Figures showing that nurses and auxiliary staff in Scotland’s NHS get a better deal than in NHS England have underlined the importance of Scotland being able to make its own choices, claims SNP MSP Dr Aileen McLeod.
A Scottish Parliament Written Answer - additionally confirmed by SPICE - has revealed that a typically paid nurse in Scotland will earn £23,363 in April 2015, compared to £22,903 in England, a difference of £460.
Further confirming the fact that NHS staff get a better deal in Scotland the Written Answer also reveals that the lowest paid NHS staff in Scotland will earn £1,064 more than their counterparts in England, in part due to the application of the Living Wage in Scotland. Posts in these bands include; auxiliary nurses, domestic assistants and administrative staff.
Welcoming these findings, Dr McLeod – who asked the question and is a member of the Health and Sport Committee – said: “These are encouraging figures confirming that Scotland’s National Health Service is in good hands.
“With better paid nurses and better paid vital auxiliary staff than south of the border we can take confidence and pride in the fact that NHS Scotland is well placed to ensure that people receive the highest standard of care possible.
“Meanwhile NHS Scotland has more nurses per head of population and is outperforming its counterparts south of the border when it comes to waiting times for the kind of common procedures that most patients need.

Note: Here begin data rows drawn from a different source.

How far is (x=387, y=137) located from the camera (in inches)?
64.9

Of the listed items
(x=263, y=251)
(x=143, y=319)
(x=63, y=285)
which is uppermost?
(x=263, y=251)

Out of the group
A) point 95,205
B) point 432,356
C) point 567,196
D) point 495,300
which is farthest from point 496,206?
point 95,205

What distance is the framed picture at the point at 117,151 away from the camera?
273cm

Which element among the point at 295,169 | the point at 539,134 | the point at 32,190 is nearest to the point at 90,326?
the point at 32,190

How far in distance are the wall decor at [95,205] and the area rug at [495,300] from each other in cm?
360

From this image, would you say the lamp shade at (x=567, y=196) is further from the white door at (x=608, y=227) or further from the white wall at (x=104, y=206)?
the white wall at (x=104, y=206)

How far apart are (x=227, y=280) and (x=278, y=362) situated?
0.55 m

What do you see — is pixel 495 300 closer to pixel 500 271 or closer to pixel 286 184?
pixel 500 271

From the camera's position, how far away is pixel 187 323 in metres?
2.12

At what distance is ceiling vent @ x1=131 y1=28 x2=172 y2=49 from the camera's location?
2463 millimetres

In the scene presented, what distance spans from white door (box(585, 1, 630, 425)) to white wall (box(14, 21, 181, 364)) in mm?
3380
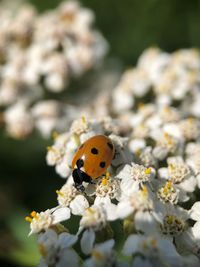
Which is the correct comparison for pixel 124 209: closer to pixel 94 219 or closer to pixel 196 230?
pixel 94 219

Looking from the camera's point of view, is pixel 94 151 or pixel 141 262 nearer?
pixel 141 262

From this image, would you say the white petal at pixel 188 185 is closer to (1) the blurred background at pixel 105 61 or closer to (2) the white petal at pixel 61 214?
(2) the white petal at pixel 61 214

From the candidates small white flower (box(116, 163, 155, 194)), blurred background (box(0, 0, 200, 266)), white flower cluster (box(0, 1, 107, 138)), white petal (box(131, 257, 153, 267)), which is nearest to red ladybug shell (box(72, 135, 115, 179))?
small white flower (box(116, 163, 155, 194))

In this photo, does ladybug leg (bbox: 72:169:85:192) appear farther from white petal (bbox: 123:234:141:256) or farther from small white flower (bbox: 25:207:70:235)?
white petal (bbox: 123:234:141:256)

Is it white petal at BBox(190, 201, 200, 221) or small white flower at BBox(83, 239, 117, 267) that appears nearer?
small white flower at BBox(83, 239, 117, 267)

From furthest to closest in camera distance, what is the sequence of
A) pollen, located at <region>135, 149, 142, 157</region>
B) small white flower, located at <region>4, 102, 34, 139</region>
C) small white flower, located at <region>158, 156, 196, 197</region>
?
small white flower, located at <region>4, 102, 34, 139</region> → pollen, located at <region>135, 149, 142, 157</region> → small white flower, located at <region>158, 156, 196, 197</region>

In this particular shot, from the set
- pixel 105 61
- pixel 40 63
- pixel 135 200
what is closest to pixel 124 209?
pixel 135 200

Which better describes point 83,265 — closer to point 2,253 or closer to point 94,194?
point 94,194
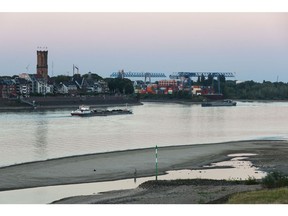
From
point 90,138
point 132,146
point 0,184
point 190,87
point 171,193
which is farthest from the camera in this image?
point 190,87

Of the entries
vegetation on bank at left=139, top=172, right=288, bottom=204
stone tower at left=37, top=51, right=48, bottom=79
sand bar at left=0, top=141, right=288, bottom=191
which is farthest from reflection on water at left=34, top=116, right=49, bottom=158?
stone tower at left=37, top=51, right=48, bottom=79

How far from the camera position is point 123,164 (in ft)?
30.3

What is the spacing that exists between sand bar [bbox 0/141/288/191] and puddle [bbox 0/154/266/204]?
242mm

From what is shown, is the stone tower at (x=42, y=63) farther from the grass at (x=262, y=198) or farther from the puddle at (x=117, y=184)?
the grass at (x=262, y=198)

“By having full responsibility for health we have been able to protect the NHS in Scotland from the deeply damaging privatisation agenda that is undermining services south of the border.
“It is one of the clearest demonstrations possible that where decisions are made in Scotland, they reflect the priorities of people living here.
“With a Yes vote in September, it will be people in Scotland that are ultimately responsible for every decision affecting Scotland – not a Westminster system that has long since shown itself to be at odds with Scotland’s needs.”